I'm not personally aware of a good example of a strict quorum voting
structure that provided an empowering voice or an ability for people
who are not technically as deep. But I am definitely curious to learn
more about effective practices put in place by communities, keeping in
mind that effective practices for one group of humans may differ for
another. Is there one I should study more closely?

The other problem is avoiding "captive" users. If a project's
leadership group contains only the staff of one vendor, and that
vendor's commercial users, then it's still a single-company project.
You'd need to have at least a few "freeware" users in there to mix
things up.
This is one of the areas where I continue to struggle to understand
the concern. To me, open-source licenses make it difficult to hold
users/adopters "captive." When vendors make an attempt to do so, it
can result in others stepping up to create better, more "open"
conditions. Sometimes (historically, rarely) that means starting a new
community, since that is something that open-source licenses enable.

The voices of "freeware" users is an important and valuable. When it
comes to how a vendor invests their time, I think that paying
attention to paying customers is a natural thing to do. Paying
attention to non-paying customers can be a very important part of your
business, especially in growing your business. I do not think that a
vendor has an obligation to provide free services or development for
"freeware" users. Also, I do not think that there needs to be some
structural element to open-source governance recommendations, to
"ensure" that a project is being "open enough."

I think this is an interesting conversation, but it doesn't
necessarily get closer to resolving https://github.com/cncf/toc/issues/459.

I would like to make a suggestion: none of what I have seen proposed
can _guarantee_ that "the project is open to contributions regardless
of employer" as was summarized as the objective in
https://github.com/cncf/toc/issues/459#issuecomment-641550257.

It seems that what is being asking for is evidence, or perhaps
"proof", as embodied a project's documentation (as proposed with the
SC concept) or commit history (as it currently stands in the
graduation criteria), that they are open to contributions from
all. What matters far more to _me_ is what happens in cases where a
project is faced with disagreements, and how they are resolved
constructively and collaboratively. And it may be that a community has
never faced any material disagreement.

Rather than focusing on various tests and studying past events, I
would rather see the TOC and (only in the very rarest of
circumstances) GB be able to act as an ombudsman for those rare
significant disagreements that reach an impasse, because each
circumstance of disagreement is going to be unique and can require a
collection of facts before judgment.

--msw


Josh Berkus
 

On 9/1/20 1:58 PM, Matt Wilson wrote:
Perhaps you are suggesting is that end-users having a *binding vote*
in a fixed-Seat governing body, where formal voting happens most often
by convening the holders of those seats at an appointed time, at
which having 60% of the Seats shall constitute a quorum?
This can actually be a great structure for a project with a small number
of vendors doing most of the technical work, but larger number of
users. The difficulty is recruiting users with a sufficient depth of
technical knowledge to have meaningful input, e.g. if the end-user SC
members don't really understand the API, they're not gonna spot a
breaking change.

The other problem is avoiding "captive" users. If a project's
leadership group contains only the staff of one vendor, and that
vendor's commercial users, then it's still a single-company project.

### Input rows
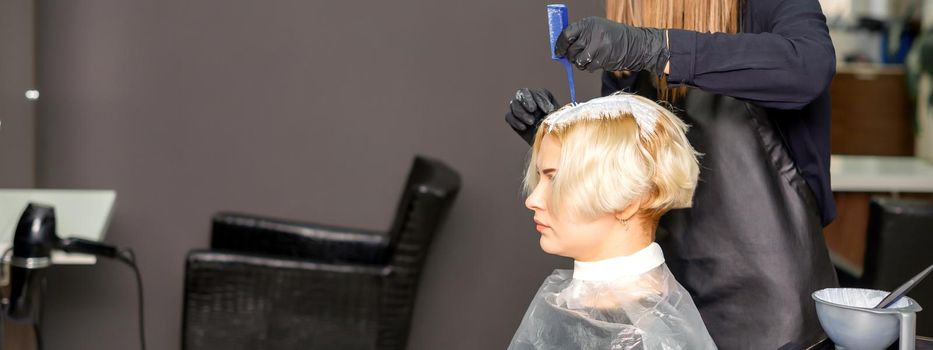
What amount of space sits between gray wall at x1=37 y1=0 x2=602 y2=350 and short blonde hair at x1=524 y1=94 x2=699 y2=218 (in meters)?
1.81

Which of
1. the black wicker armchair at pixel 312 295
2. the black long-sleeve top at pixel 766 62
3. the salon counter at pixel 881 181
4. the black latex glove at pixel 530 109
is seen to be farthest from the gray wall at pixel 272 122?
the black long-sleeve top at pixel 766 62

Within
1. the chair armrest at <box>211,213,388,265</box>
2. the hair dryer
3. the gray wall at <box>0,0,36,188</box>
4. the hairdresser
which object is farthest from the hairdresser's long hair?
the gray wall at <box>0,0,36,188</box>

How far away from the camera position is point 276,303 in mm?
2594

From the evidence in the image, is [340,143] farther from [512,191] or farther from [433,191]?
[433,191]

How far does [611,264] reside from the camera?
1.33 metres

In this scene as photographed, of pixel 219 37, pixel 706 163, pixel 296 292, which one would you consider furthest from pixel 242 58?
pixel 706 163

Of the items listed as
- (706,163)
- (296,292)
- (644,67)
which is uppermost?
(644,67)

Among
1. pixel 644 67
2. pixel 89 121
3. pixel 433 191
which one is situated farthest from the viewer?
pixel 89 121

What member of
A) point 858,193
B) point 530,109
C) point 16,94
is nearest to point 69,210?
point 16,94

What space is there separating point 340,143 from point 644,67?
6.69ft

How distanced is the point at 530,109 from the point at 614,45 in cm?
26

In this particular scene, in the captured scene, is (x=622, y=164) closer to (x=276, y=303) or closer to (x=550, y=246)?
(x=550, y=246)

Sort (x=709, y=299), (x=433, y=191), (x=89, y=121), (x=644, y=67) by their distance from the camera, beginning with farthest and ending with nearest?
(x=89, y=121)
(x=433, y=191)
(x=709, y=299)
(x=644, y=67)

### Exercises
(a) Transcribe the part of the governance discussion that begins at the words "You'd need to" and stops after "open-source licenses enable.".
(b) Reproduce the entries word for word, starting at the line that has "Of the items listed as" and continuing through the last line of the entries.

### Answer set
(a)
You'd need to have at least a few "freeware" users in there to mix
things up.
This is one of the areas where I continue to struggle to understand
the concern. To me, open-source licenses make it difficult to hold
users/adopters "captive." When vendors make an attempt to do so, it
can result in others stepping up to create better, more "open"
conditions. Sometimes (historically, rarely) that means starting a new
community, since that is something that open-source licenses enable.

(b)
Of the items listed as
- (706,163)
- (296,292)
- (644,67)
which is uppermost?
(644,67)

Among
1. pixel 644 67
2. pixel 89 121
3. pixel 433 191
which one is situated farthest from the viewer?
pixel 89 121

What member of
A) point 858,193
B) point 530,109
C) point 16,94
is nearest to point 69,210?
point 16,94

What space is there separating point 340,143 from point 644,67?
6.69ft

How distanced is the point at 530,109 from the point at 614,45 in cm?
26

In this particular scene, in the captured scene, is (x=622, y=164) closer to (x=276, y=303) or closer to (x=550, y=246)?
(x=550, y=246)

Sort (x=709, y=299), (x=433, y=191), (x=89, y=121), (x=644, y=67) by their distance from the camera, beginning with farthest and ending with nearest?
(x=89, y=121)
(x=433, y=191)
(x=709, y=299)
(x=644, y=67)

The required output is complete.